Eleven years ago, after her father and stepmother were murdered in their home in Sedona, Arizona, Gabrielle Birkner, 34, attended Safe Horizons in a Harlem basement. She was the youngest participant by at least a generation. While Birkner says the support group saved her life, she deeply felt the lack of support of her peers. So few of them had yet experienced the kind of loss she now knew. Last November, Birkner and Rebecca Soffer, 37, started Modern Loss, a website targeted toward younger adults who seek a place to process the complexities of their grief, from miscarriages to the death of a sibling. Soffer lost her mother to a car accident in 2006, followed by the death of her father by heart attack in 2010. She said that at the time of her parents' deaths, her friends responded largely via text message.
Expanding the Emotional Range of the Internet
Melissa Lafsky Wall, 35, posted an essay about a miscarriage on Modern Loss entitled, "The Silent Sorrow." Wall said, "The Internet should speak to the parts of life that we all experience, but aren't represented in most media, a large one being grief and loss."
The response to Modern Loss indicates to many people that upcoming generations are eager to find virtual spaces in which they may explore the pain that life can bring, as well as the pleasures.
These days one may find postings that seek to put the conversation about death and bereavement in a public forum. Sources include:
- YouTube
- Memorial sites
A good deal of the information shared is not for the faint of heart. Anonymous sites such as Whisper offer confession-style posts that can be quite graphic in nature.
Internet as Resource
Modern Loss is a curated combination of essays and advice. The founders are careful to keep the site profile from becoming either too flippant or too earnest. Both women acknowledge that humor is essential, however. Some of the very modern topics of discussion may be filed under theater of the absurd, such as how to get Google to quit suggesting you add a deceased person to your contact list.
Music and Mourning
Zoe Feldman experienced deep personal loss when a former girlfriend died in 2012. Feldman continues to process her grief through her site, Lisa Frank Mixtape. In return for essays about loss, Feldman gives the authors a homemade cassette tape of '90s music. Feldman said she sought several different ways to process her pain, but the thing that worked best was hearing stories from her peers about their grief. Feldman said, "One person wrote and said it's like being part of a weird, sad tribe."
Death Awareness
Caitlin Doughty, 29, is a mortician at a Los Angeles funeral home. She also oversees the website, The Order of the Good Death, which engages with subjects relating to mortality. She has a YouTube series, as well, entitled "Ask a Mortician," which has over one million visitors over the past four years.

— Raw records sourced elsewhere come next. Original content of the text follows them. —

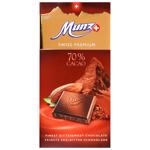 Munz Dark Chocolate 70% 100g
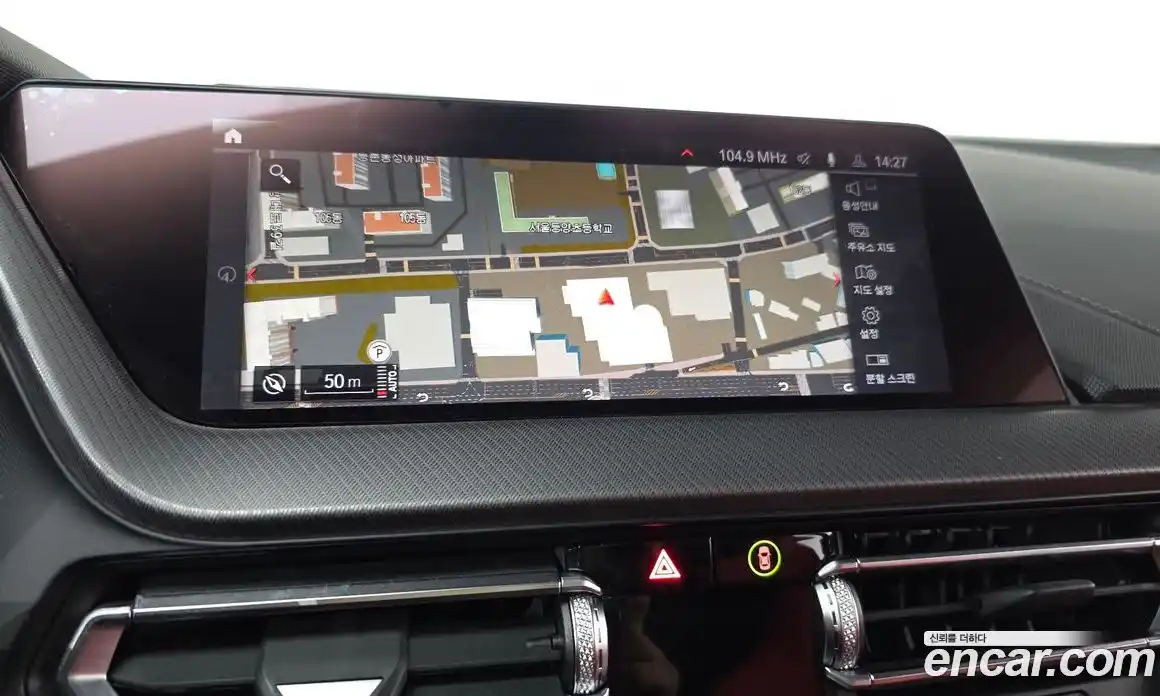 BMW 1-Series 2022 2.0 Автомат в Москве № 193206, фото 11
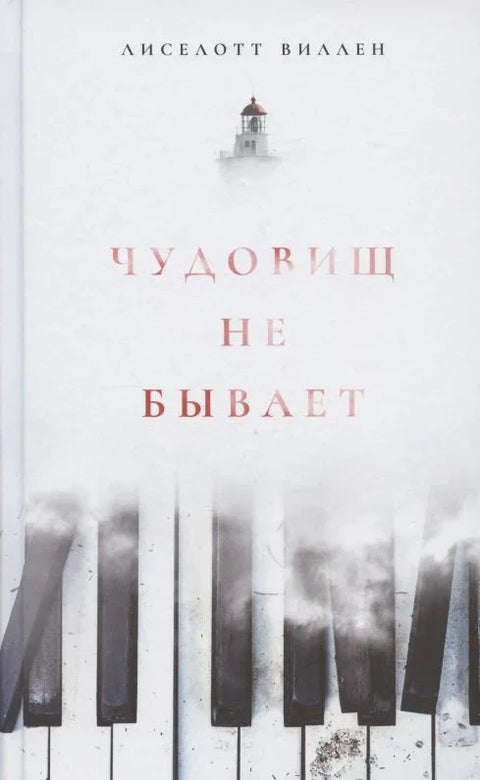 Нема чудовишта
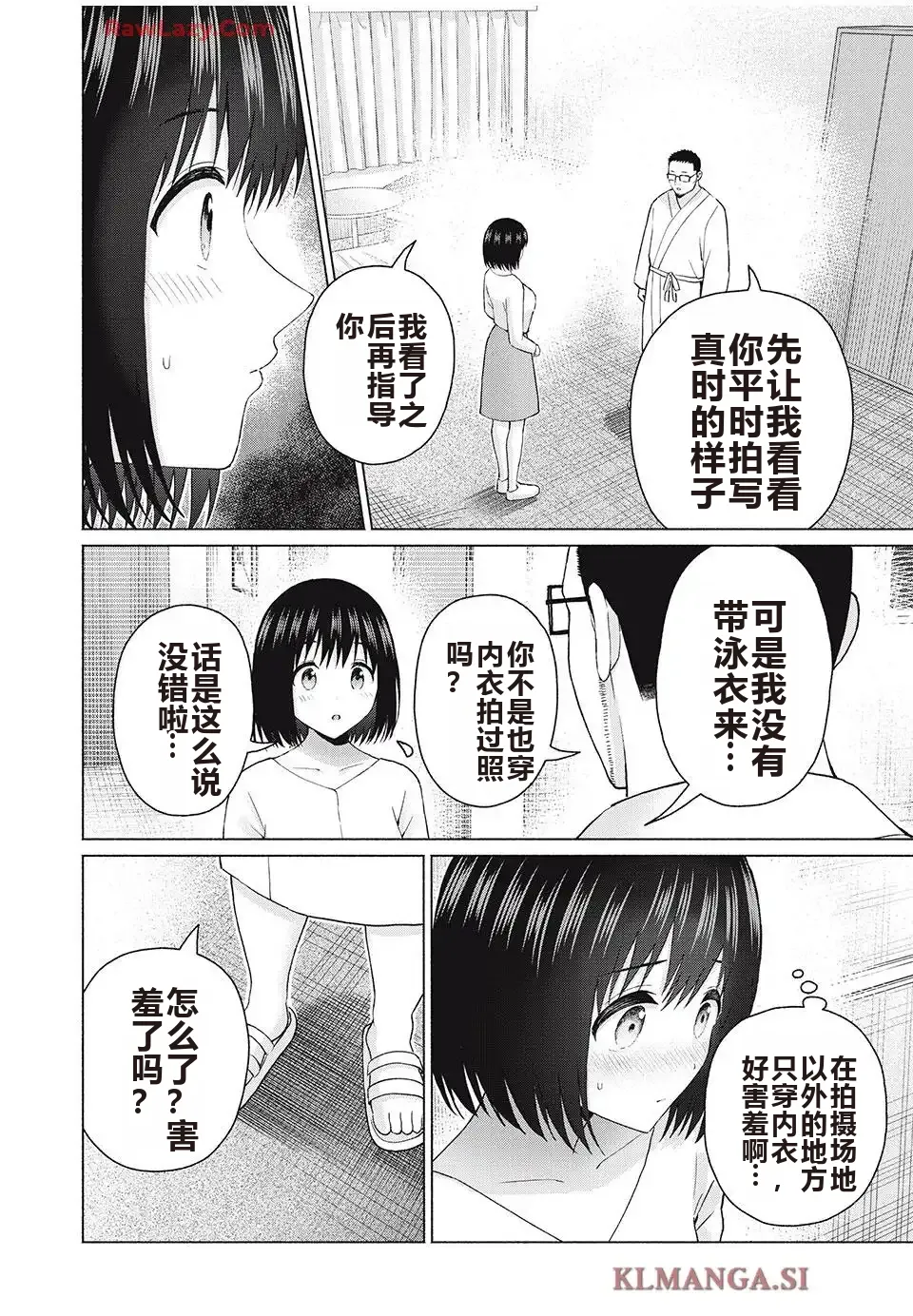写真乐园！单行本地8卷+连载第79 - 94话 page 411 - rough translation hentai manga - read online free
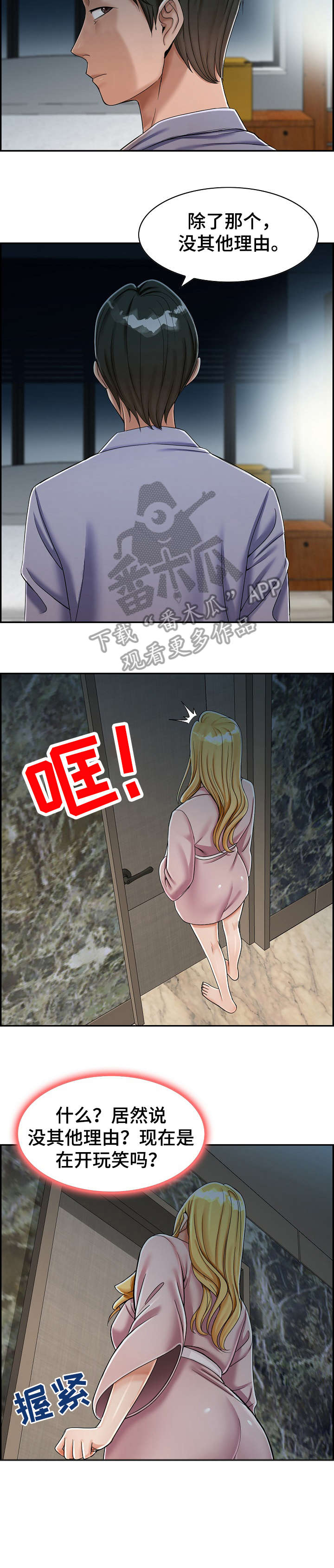 第10章：去哪4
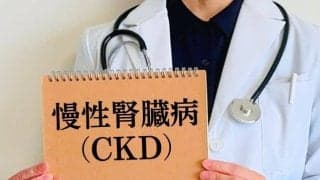 慢性腎臓病（CKD）とは？症状・原因・検査・治療を解説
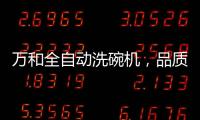 万和全自动洗碗机
，品质生活智慧之选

Doughty believes younger generations are willing to talk openly, or at least in a publicly accessible format, about tough subjects like death. Some people wish to underscore the difference, however, between sharing and showing off. One area of controversy is the idea of selfies at a funeral. "Selfies at Funerals " is an actual Tumblr site started by Jason Feifer, 33. Feifer said that while some of the pictures do indeed seem insensitive, others might be pointing toward an emerging method of mourning.
Evolving Social Mores in Social Media
A memorial post on a Facebook site may not be a precise swap for the solace of human contact, but the Internet may offer effective ways to communicate and process loss now and for generations to come. Essays and blogs can offer compassion and connection, and online memorials remain accessible always, from anywhere.